Mehrwert von Lagerliften
Wo bietet der Einsatz solcher Lagertechnik einen Mehrwert? Einen sofort erkennbaren Nutzen haben die Automatikläger überall dort, wo es wenig Lagerfläche gibt. Idealerweise gepaart mit einer gewissen Deckenhöhe und mit kleinteiligen Materialien, die eben nicht palettenweise gelagert werden. Die Anbieter werben darüber hinaus damit, die Geschwindigkeit bei der Einlagerung oder in der Kommissionierung zu steigern.
Ihre Stärken spielen Vertikallifte demnach in Szenarien aus,
- in denen man Kleinteile kompakt und automatisiert lagern möchte oder
- wo Behälter bzw.
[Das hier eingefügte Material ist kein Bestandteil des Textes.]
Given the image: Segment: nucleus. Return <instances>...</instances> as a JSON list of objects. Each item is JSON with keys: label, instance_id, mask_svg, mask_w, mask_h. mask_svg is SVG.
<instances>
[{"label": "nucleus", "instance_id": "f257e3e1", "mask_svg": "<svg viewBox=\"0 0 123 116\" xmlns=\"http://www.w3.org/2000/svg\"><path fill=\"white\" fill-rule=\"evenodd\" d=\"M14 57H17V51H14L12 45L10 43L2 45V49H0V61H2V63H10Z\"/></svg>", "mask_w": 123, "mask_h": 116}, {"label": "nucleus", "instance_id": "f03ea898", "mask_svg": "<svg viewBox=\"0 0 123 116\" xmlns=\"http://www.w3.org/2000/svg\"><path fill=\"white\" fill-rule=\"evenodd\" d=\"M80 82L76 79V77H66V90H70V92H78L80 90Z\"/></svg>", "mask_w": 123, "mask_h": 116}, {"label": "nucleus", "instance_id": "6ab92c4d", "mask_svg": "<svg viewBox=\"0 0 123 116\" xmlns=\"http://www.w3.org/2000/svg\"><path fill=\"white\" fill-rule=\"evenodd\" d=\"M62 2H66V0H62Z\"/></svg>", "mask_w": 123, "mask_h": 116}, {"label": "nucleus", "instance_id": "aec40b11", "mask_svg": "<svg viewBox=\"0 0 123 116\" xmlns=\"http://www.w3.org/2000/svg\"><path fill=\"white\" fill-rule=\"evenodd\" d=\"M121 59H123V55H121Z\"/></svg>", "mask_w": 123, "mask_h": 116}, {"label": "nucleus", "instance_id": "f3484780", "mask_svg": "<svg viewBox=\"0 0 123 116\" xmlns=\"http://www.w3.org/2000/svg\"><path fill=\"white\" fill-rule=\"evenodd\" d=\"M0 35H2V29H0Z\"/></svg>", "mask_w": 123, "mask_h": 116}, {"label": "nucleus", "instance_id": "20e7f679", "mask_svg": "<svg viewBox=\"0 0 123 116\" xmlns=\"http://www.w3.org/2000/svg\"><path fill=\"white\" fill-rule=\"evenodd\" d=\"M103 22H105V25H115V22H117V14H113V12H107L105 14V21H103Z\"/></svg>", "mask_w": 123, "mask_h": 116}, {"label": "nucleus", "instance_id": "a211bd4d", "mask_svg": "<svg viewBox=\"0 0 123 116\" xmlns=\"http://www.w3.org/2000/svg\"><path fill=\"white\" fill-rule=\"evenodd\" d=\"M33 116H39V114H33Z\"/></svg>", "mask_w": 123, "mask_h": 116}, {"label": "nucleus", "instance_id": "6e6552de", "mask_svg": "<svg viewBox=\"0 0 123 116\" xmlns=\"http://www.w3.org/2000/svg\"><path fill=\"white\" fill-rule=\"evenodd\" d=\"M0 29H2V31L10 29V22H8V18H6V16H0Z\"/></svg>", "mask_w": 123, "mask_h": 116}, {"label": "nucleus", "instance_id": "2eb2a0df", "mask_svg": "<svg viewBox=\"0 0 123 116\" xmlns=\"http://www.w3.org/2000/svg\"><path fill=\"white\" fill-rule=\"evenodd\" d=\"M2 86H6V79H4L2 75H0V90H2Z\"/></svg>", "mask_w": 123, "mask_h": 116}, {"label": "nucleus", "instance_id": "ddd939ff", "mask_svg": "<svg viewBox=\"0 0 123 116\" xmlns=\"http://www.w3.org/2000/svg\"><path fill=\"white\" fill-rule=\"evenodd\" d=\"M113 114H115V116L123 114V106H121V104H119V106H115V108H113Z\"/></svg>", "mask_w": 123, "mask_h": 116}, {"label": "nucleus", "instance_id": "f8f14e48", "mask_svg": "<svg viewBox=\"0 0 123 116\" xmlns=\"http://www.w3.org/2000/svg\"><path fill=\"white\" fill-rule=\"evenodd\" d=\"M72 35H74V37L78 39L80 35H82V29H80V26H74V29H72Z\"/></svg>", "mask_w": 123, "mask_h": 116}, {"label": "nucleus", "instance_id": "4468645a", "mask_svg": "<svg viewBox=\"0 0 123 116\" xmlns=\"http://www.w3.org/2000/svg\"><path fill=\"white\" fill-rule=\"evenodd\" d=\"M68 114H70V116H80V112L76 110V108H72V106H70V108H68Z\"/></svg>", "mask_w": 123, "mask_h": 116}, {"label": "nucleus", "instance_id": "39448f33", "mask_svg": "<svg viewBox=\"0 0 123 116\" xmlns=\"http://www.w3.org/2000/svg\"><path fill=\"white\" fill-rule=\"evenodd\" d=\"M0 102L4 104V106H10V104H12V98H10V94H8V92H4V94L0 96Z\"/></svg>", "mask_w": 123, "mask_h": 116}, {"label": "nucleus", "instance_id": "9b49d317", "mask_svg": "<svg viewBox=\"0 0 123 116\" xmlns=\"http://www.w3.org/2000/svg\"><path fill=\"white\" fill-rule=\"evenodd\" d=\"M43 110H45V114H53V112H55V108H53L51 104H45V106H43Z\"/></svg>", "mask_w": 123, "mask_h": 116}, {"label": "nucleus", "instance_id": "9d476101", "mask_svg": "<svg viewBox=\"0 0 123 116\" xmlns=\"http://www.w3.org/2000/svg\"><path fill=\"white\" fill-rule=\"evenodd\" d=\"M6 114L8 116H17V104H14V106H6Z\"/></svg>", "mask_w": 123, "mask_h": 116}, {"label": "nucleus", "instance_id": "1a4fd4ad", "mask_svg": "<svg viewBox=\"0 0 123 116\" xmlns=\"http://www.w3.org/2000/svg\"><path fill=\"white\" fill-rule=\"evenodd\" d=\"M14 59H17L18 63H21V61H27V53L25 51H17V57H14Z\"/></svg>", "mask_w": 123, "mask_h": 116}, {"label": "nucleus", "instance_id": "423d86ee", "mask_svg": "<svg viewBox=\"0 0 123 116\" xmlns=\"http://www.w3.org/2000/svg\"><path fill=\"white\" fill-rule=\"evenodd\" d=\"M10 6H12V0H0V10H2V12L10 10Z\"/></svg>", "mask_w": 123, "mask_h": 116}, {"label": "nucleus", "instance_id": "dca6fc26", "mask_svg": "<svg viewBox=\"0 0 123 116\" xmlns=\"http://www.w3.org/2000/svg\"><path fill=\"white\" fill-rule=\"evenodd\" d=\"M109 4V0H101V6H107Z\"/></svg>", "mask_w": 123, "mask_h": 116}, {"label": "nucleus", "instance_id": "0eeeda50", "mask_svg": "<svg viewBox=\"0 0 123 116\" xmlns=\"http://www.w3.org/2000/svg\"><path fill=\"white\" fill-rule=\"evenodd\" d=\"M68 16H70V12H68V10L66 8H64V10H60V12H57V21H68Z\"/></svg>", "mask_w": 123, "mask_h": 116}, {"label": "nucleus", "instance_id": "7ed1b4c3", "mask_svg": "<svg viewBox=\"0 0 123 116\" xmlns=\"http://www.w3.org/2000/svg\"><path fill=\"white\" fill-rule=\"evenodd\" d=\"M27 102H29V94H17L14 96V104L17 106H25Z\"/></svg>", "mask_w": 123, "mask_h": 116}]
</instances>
Tablare platzsparend und sicher gelagert werden sollen
Konkret finden sich Lagerlifte häufig im Ersatzteillager, im Werkzeuglager oder auch als Kleinteilelager in der Produktionsversorgung.
Wer führt die Bestände: SAP oder der Lagerlift?
Die Systeme bieten meist eine integrierte Lagerverwaltung. Das ist verständlich und für eine autonome Nutzung des Liftes ist eine solche Bestandsverwaltung essentiell. Wenn nun aber der Lagerlift in einem SAP-geführten Lager zum Einsatz kommt, stellt sich zwangsläufig die Frage nach der Integration in eine solche Landschaft. Beide Systeme müssen miteinander kommunizieren, Bestände abgleichen, ggf. Transportauftrag bzw. Lageraufgaben des führenden SAP-Systems – falls SAP WM, EWM oder Stockroom Management im Einsatz ist - in Aufträge des Lifts übersetzen und umgekehrt...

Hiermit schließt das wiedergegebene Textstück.